_What you should do:_
Retype every one of the entries below word for word, leaving out the pictures.

_Stored data:_
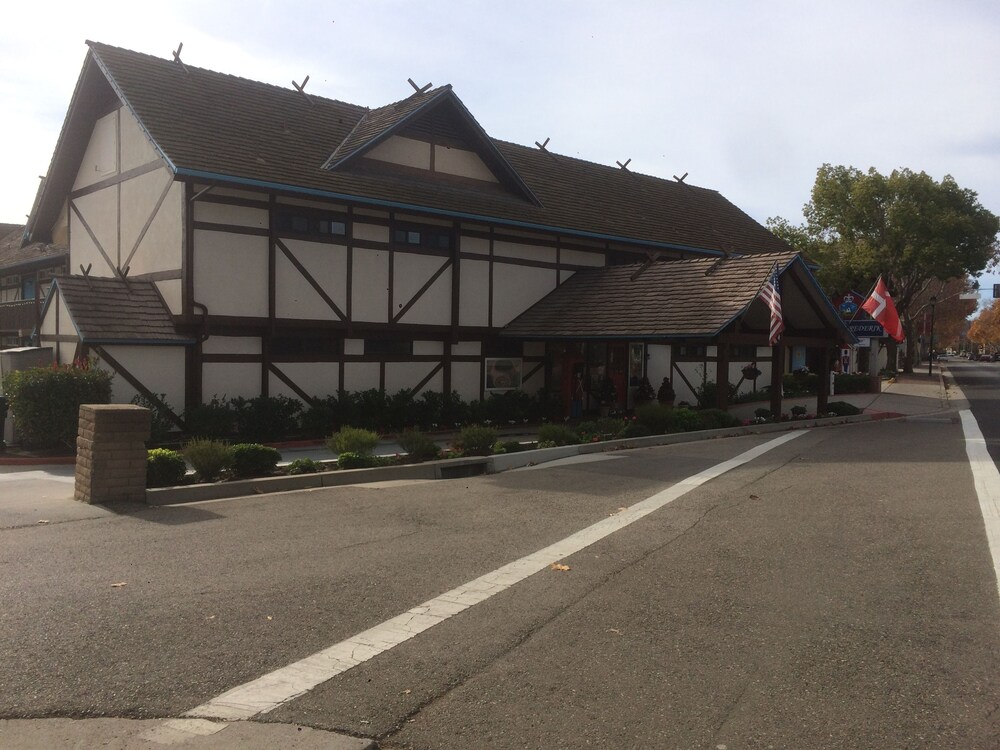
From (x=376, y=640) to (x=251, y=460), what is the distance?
23.2 feet

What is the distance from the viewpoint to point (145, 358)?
16094mm

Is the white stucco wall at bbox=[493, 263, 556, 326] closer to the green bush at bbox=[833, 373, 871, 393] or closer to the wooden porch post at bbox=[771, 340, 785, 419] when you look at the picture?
the wooden porch post at bbox=[771, 340, 785, 419]

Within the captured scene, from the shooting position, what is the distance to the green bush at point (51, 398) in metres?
14.3

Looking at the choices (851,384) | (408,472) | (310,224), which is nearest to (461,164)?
(310,224)

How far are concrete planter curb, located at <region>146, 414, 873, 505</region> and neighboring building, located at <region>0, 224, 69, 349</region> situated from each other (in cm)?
1235

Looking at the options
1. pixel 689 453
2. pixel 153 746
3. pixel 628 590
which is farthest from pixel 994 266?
pixel 153 746

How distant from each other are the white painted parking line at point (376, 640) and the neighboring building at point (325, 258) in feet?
34.6

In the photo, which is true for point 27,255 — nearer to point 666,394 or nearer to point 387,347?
point 387,347

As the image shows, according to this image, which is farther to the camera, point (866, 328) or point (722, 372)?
point (866, 328)

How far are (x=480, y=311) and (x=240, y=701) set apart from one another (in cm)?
1754

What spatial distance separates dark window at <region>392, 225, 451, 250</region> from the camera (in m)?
19.7

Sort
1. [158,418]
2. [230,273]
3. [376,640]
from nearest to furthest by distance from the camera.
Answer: [376,640] → [158,418] → [230,273]

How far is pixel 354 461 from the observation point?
13055 mm

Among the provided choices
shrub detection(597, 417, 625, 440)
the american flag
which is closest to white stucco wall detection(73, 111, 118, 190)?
shrub detection(597, 417, 625, 440)
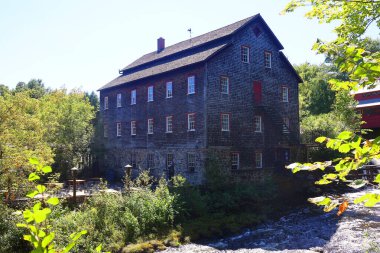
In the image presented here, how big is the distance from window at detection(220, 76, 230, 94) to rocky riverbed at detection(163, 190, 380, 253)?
34.9ft

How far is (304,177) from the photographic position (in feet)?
96.5

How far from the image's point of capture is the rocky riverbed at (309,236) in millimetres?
15008

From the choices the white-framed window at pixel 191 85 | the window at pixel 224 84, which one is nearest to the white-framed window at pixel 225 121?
the window at pixel 224 84

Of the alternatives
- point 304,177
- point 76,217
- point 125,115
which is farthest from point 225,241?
point 125,115

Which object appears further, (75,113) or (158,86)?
(75,113)

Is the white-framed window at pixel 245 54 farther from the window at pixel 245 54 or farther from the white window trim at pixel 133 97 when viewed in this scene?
the white window trim at pixel 133 97

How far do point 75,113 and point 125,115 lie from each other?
490 centimetres

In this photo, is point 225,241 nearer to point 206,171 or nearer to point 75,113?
point 206,171

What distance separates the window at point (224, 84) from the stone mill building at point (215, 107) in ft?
0.26

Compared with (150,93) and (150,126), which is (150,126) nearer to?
(150,126)

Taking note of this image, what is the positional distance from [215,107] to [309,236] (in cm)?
1192

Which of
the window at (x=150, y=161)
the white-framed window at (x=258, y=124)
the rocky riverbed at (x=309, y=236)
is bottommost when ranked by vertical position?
the rocky riverbed at (x=309, y=236)

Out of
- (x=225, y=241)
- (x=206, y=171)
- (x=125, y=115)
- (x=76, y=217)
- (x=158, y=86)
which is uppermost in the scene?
(x=158, y=86)

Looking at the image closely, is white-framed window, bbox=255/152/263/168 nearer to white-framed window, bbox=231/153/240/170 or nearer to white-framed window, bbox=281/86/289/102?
white-framed window, bbox=231/153/240/170
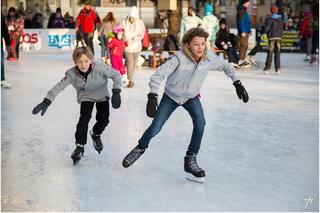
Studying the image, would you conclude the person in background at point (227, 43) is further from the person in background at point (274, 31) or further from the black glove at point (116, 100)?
the black glove at point (116, 100)

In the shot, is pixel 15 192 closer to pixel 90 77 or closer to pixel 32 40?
pixel 90 77

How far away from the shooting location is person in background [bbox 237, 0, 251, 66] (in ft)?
46.9

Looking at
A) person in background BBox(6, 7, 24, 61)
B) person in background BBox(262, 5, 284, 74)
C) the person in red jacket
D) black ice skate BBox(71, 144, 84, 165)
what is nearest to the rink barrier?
person in background BBox(6, 7, 24, 61)

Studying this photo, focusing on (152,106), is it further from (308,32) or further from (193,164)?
(308,32)

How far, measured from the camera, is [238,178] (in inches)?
188

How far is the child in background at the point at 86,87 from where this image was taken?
16.1 ft

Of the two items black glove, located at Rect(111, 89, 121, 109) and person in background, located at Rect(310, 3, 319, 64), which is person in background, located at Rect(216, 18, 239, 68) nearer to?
person in background, located at Rect(310, 3, 319, 64)

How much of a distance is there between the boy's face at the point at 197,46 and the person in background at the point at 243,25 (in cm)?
995

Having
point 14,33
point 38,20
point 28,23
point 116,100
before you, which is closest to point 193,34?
point 116,100

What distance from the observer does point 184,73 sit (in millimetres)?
4523

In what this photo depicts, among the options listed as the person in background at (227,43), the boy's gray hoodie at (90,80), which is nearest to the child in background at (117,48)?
the person in background at (227,43)

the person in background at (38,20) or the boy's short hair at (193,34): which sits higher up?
the person in background at (38,20)

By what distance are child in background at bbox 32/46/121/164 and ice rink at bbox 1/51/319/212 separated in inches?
12.4

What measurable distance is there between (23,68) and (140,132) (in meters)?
8.12
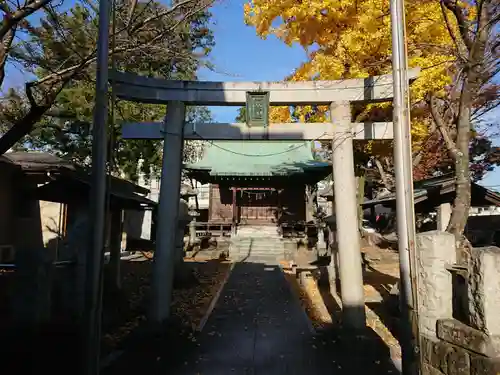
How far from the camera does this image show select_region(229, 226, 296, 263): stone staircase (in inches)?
821

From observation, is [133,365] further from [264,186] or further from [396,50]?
[264,186]

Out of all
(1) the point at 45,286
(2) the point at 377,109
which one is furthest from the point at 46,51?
(2) the point at 377,109

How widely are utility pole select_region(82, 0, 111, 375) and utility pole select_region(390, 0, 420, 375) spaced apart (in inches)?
150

_The result:_
From (x=376, y=640) to (x=251, y=460), what is the distance?
23.2 feet

What is the distance from the viewpoint to point (145, 358)?
16094mm

Is the white stucco wall at bbox=[493, 263, 556, 326] closer to the green bush at bbox=[833, 373, 871, 393] or closer to the wooden porch post at bbox=[771, 340, 785, 419] when you look at the picture?
the wooden porch post at bbox=[771, 340, 785, 419]

Within the captured scene, from the shooting position, what is the distance to the green bush at point (51, 398) in metres?
14.3

Looking at the choices (851,384) | (408,472) | (310,224), which is nearest to (461,164)?
(310,224)

How far are concrete planter curb, located at <region>146, 414, 873, 505</region> and neighboring building, located at <region>0, 224, 69, 349</region> situated from each other (in cm)?
1235

Looking at the options
1. pixel 689 453
2. pixel 153 746
3. pixel 628 590
which is farthest from pixel 994 266?
pixel 153 746

How distant from each other are the white painted parking line at point (376, 640) and the neighboring building at point (325, 258) in feet?
34.6

In the photo, which is true for point 27,255 — nearer to point 666,394 or nearer to point 387,347?
point 387,347

As the image shows, according to this image, which is farther to the camera, point (866, 328) or point (722, 372)?
point (866, 328)

How far are (x=480, y=311) and (x=240, y=701) set apart from one another (in cm)?
1754

What spatial distance separates dark window at <region>392, 225, 451, 250</region> from the camera (in m)?
19.7

Sort
1. [158,418]
2. [230,273]
3. [376,640]
from nearest to furthest by distance from the camera.
Answer: [376,640] → [158,418] → [230,273]

How far is pixel 354 461 from the observation point?
13055 mm

Among the provided choices
shrub detection(597, 417, 625, 440)
the american flag
which is closest to white stucco wall detection(73, 111, 118, 190)?
shrub detection(597, 417, 625, 440)
In the image presented here, how big is the distance from window at detection(220, 76, 230, 94) to rocky riverbed at detection(163, 190, 380, 253)?
34.9ft

How far is (304,177) from the photographic position (in feet)?
96.5

How far from the image's point of capture is the rocky riverbed at (309,236) in millimetres?
15008

From the choices the white-framed window at pixel 191 85 | the window at pixel 224 84, which one is nearest to the white-framed window at pixel 225 121?
the window at pixel 224 84

Of the alternatives
- point 304,177
- point 76,217
- point 125,115
which is farthest from point 225,241?
point 125,115

Which object appears further, (75,113) or (158,86)?
(75,113)

Is the white-framed window at pixel 245 54 farther from the window at pixel 245 54 or farther from the white window trim at pixel 133 97 when viewed in this scene?
the white window trim at pixel 133 97

How far do point 75,113 and point 125,115 lie from each other?
490 centimetres

In this photo, is point 225,241 nearer to point 206,171 or nearer to point 75,113?
point 206,171

What distance separates the window at point (224, 84) from the stone mill building at point (215, 107) in ft?
0.26

Compared with (150,93) and (150,126), which is (150,126) nearer to?
(150,126)

Taking note of this image, what is the positional distance from [215,107] to [309,236] (in cm)?
1192

Which of
the window at (x=150, y=161)
the white-framed window at (x=258, y=124)
the rocky riverbed at (x=309, y=236)
is bottommost when ranked by vertical position?
the rocky riverbed at (x=309, y=236)

Out of
- (x=225, y=241)
- (x=206, y=171)
- (x=125, y=115)
- (x=76, y=217)
- (x=158, y=86)
which is uppermost in the scene?
(x=158, y=86)

Looking at the image closely, is white-framed window, bbox=255/152/263/168 nearer to white-framed window, bbox=231/153/240/170 or nearer to white-framed window, bbox=281/86/289/102?
white-framed window, bbox=231/153/240/170
Studying the image, would you conclude the person in background at point (227, 43) is further from the person in background at point (274, 31) or further from the black glove at point (116, 100)?
the black glove at point (116, 100)

In the shot, is pixel 15 192 closer to pixel 90 77 or closer to pixel 32 40?
pixel 90 77

How far away from the shooting location is person in background [bbox 237, 0, 251, 66] (in ft)?
46.9

Looking at
A) person in background BBox(6, 7, 24, 61)
B) person in background BBox(262, 5, 284, 74)
C) the person in red jacket
D) black ice skate BBox(71, 144, 84, 165)
what is nearest to the rink barrier?
person in background BBox(6, 7, 24, 61)

Studying this photo, focusing on (152,106), is it further from (308,32) or further from (193,164)?
(308,32)

How far, measured from the camera, is [238,178] (in inches)?
188

How far is the child in background at the point at 86,87 from where this image was taken?
16.1 ft

Of the two items black glove, located at Rect(111, 89, 121, 109) and person in background, located at Rect(310, 3, 319, 64), which is person in background, located at Rect(216, 18, 239, 68) nearer to?
person in background, located at Rect(310, 3, 319, 64)

How much of a distance is there between the boy's face at the point at 197,46 and the person in background at the point at 243,25 (in cm)?
995

Having
point 14,33
point 38,20
point 28,23
point 116,100
before you, which is closest to point 193,34?
point 116,100

What distance from the observer does point 184,73 sit (in millimetres)?
4523

In what this photo depicts, among the options listed as the person in background at (227,43), the boy's gray hoodie at (90,80), which is nearest to the child in background at (117,48)?
the person in background at (227,43)

the person in background at (38,20) or the boy's short hair at (193,34): which sits higher up?
the person in background at (38,20)

By what distance are child in background at bbox 32/46/121/164 and ice rink at bbox 1/51/319/212 separated in inches?
12.4

What measurable distance is there between (23,68) and (140,132) (in meters)?
8.12
How far from the camera does this image show select_region(229, 226, 296, 263): stone staircase (in inches)?
821

From observation, is [133,365] further from [264,186] or further from [396,50]?
[264,186]

Out of all
(1) the point at 45,286
(2) the point at 377,109
which one is furthest from the point at 46,51?
(2) the point at 377,109

How widely are utility pole select_region(82, 0, 111, 375) and utility pole select_region(390, 0, 420, 375) spaced apart (in inches)?
150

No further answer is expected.